Clauses 17 and 18 also read as under:
“17. If the vendors fail too make out a marketable title to this said land agreed to be sold, as herein agreed, the purchasers shall be entitled to cancel this agreement. In the event of cancellation of this agreement under this clause, the said earnest money or deposit shall be forthwith returned to the purchasers by the vendors without any interest, cost or compensation.
18. If the sale be not completed due to any wilful default on the part of the vendors, the purchasers shall be entitled (a) to require specific performance by the vendors of this agreement or (b) to payment by the vendors of the interest at the rate of 21% per annum on the said earnest money or deposit and all costs, charges and expenses incurred and all loss and damages sustained by the purchasers in addition to the return by the vendors of the said earnest money or deposit.”
3. It is the stand of the appellants that for nearly five years the respondents did not perform their part of the contract or fulfill their obligations under clause 2 of the agreement, in spite of repeated requests and reminders and this necessitated their issuing a notice dated 3.3.1999 calling upon the respondents to fulfill their obligations within 15 days of receipt. On 15.3.1999, the respondents appear to have, for the first time, expressed their inability to fulfill the terms within time and informed the appellants in writing to invoke their right under clause 2.3, in the following words:
“Under these circumstances, we sincerely and earnestly request you to please exercise your other option of getting all the necessary permissions your selves to complete the said transaction at your earliest. We hope that you will consider this proposal sympathetically and take the necessary action as stated above, looking to our present situation explained above.”

—————

Challenge A -> In the land sale text, condense the paragraph beginning "3. It is the stand of the appellants" into a short bulleted list that keeps its main facts.
Challenge B -> Name every clause of the agreement that the land sale text refers to by number.
Challenge C -> According to the land sale text, what annual interest rate on the earnest money or deposit can the purchasers claim under clause 18?

Data section ->
—————

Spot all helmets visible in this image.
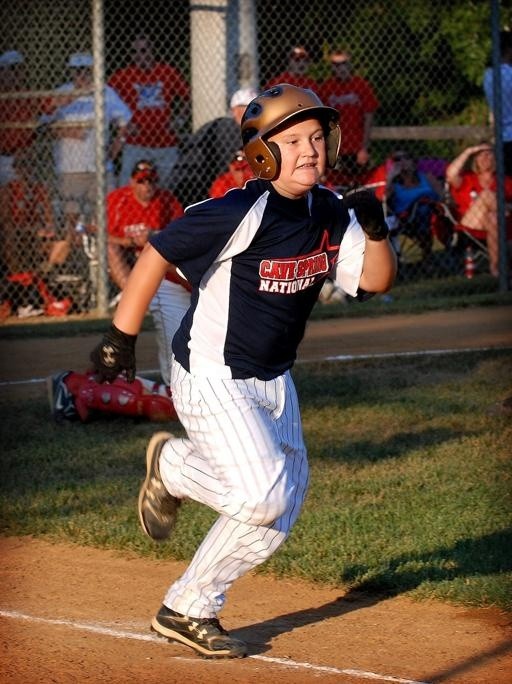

—————

Right answer A ->
- The appellants say the respondents did not perform their part of the contract or meet their obligations under clause 2 for nearly five years, despite repeated requests and reminders.
- Because of this, the appellants issued a notice dated 3.3.1999 asking the respondents to fulfill their obligations within 15 days of receipt.
- On 15.3.1999, the respondents apparently stated in writing for the first time that they could not fulfill the terms within time.
- In the same letter, they asked the appellants to invoke their right under clause 2.3.

Right answer B ->
- Clause 17
- Clause 18
- Clause 2
- Clause 2.3

Right answer C -> 21% per annum.